In [1]:
import os
import sys
path_to_this_notebook = os.path.abspath('.')
PATH_TO_PROJECT = path_to_this_notebook[: path_to_this_notebook.find('notebooks')]
sys.path.append(PATH_TO_PROJECT)

import numpy as np
import librosa
import re
import pandas as pd
import shutil

from src.metadata_processing.process_recs_metadata import *
from src.util import overwrite_recs_as_npy

In [2]:
# These unctions which should be adapted to naming scheme, desired metadata columns and data storage structure
#specify colonies manually

def extract_metadata_african(rec_name):
    """ This function should be customized for particular naming scheme of the recordings
        Output should be dictionary {'col1' : v1, 'col2' : v2} that has metainfo values
        of the recording """
    date = rec_name[rec_name.find('_') + 1 : rec_name.find(' ')]
    date = date[:2] + '-' + date[2:4] +  '-' + date[4:]
    colony = rec_name[:rec_name.find('_')]
    ratids = 'whole'
    return {'name' : rec_name,
            'colony' : colony,
            'date' : date,
            'ratids' : ratids,
            'number' : None}


def extract_metadata(rec_name, ratids=None):
    """ This function should be customized for particular naming scheme of the recordings
        Output is the dictionary {'col1' : v1, 'col2' : v2} that has metainfo values
        of the recording """
    colony = rec_name[:rec_name.find('_')]
    date = re.findall('[0-9]+-[0-9]+-[0-9]+', rec_name)[0]
    if ratids is None:
        ratids = re.findall('_[0-9, _]+_', rec_name)[0][1 : -1]
    else:
        ratids = ratids
    num = rec_name[rec_name.rfind('_') + 1 : rec_name.find('.')]
    
    return {'name' : rec_name,
            'colony' : colony,
            'date' : date,
            'ratids' : ratids,
            'number' : num}

def build_path(recs_metadata, base_path):
    """ This function should be customized in order to create desired structure
        of the folders storing recordings. Using recording metadata as an input
        it builds path where recording will be saved and extends metadata with it """
    paths = base_path + recs_metadata['colony'] + '/recordings/'
    new_recs_metadata = pd.DataFrame(recs_metadata)
    new_recs_metadata['path'] = paths
    return new_recs_metadata

### Setting path to recordings you to upload, specifying metainfo parameters

In [3]:
# location of the metadata file, supposed to be always same
path_to_recordings_metadata = PATH_TO_PROJECT + 'data/'
if not os.path.isdir(path_to_recordings_metadata):
    os.makedirs(path_to_recordings_metadata)
recordings_metadata_name = 'recordings_metadata.csv'



# path where recordings you want to upload are stored
path_to_new_recordings = PATH_TO_PROJECT + 'data/berlinannotated/'
sr = 22050 # Sampling rate at which data will be saved. Keep it 22050 for the NMR.

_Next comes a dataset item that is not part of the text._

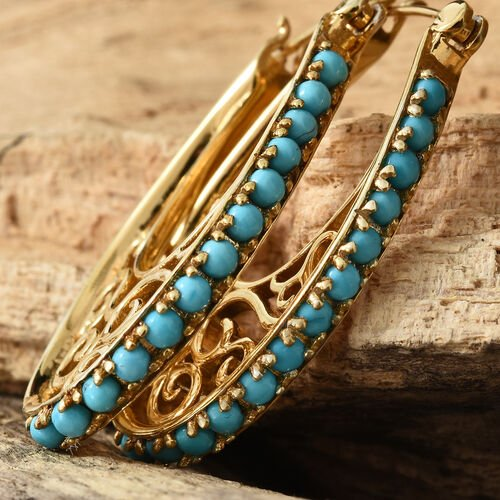 Arizona Sleeping Beauty Turquoise (Rnd) Hoop Earrings (with Clasp Lock) in 10.71gms 14K Gold Overlay Sterling Silver 1.500 Ct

for rec_name in os.listdir(path_to_new_recordings):
    os.rename(path_to_new_recordings + rec_name, path_to_new_recordings + rec_name.replace('WAV', 'wav'))
overwrite_recs_as_npy(path_to_new_recordings, sr=sr)
new_rec_names =  [r for r in os.listdir(path_to_new_recordings) if '.npy' in r and 'split' not in r]

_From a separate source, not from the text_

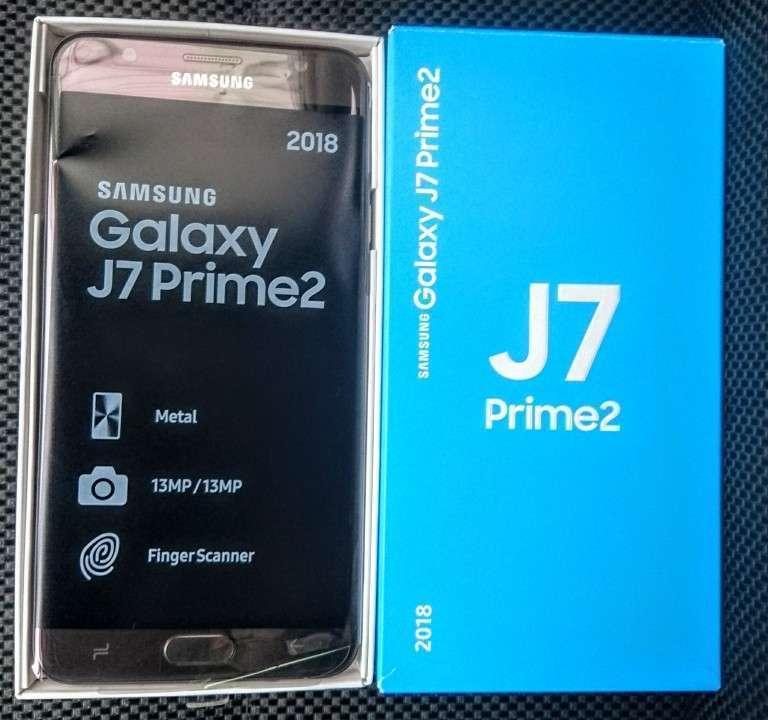 Samsung Galaxy J7 Prime 2 de 32 gb nuevos - 0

Found 0 .wav and 0 .npy recordings. Wav ones will be overwritten with npy format.


In [37]:
# If some of the new recordings are already in the metadata, value for 'experiment' will be concatenated.
# Other values will be overwritten
# Separator for experiments is ; i.g. 'experiment': 'exp1;exp2;exp3'

additional_parameters = {'experiment' : 'berlin', 
                         'processing stage' : 'labeled and checked'}

### Extracting metadata

In [41]:
# extract metadata and extend it with additional_parameters
#change colony info manually above
# change 'extract_metadata_mice' to 'extract_metadata_african' or 'extract_metadata' depending on the data

ratids = None # Automated ratids extration fails for whole colony recordings. 
              #  In this case, change this variable to ratids = 'whole'
new_recs_metadata = pd.DataFrame([extract_metadata(rec_name, ratids) for rec_name in new_rec_names])
new_recs_metadata = add_columns_to_recs_metadata(new_recs_metadata, additional_parameters)
new_recs_metadata = build_path(new_recs_metadata, path_to_recordings_metadata)

In [43]:
# check if there is a recordings' metadata file already then load it or create new one
if recordings_metadata_name in os.listdir(path_to_recordings_metadata):
    old_recs_metadata = pd.read_csv(path_to_recordings_metadata + recordings_metadata_name)
else:
    old_recs_metadata = pd.DataFrame()
    
updated_metadata = merge_recs_metadata(old_recs_metadata, new_recs_metadata)
updated_metadata.tail()


New recordings do not have values for following metadata columns:
[]
Current metadata file does not have these columns:
[]


  return pd.concat([old_recs_metadata_copy, new_recs_metadata_copy], 0).reset_index(drop=True)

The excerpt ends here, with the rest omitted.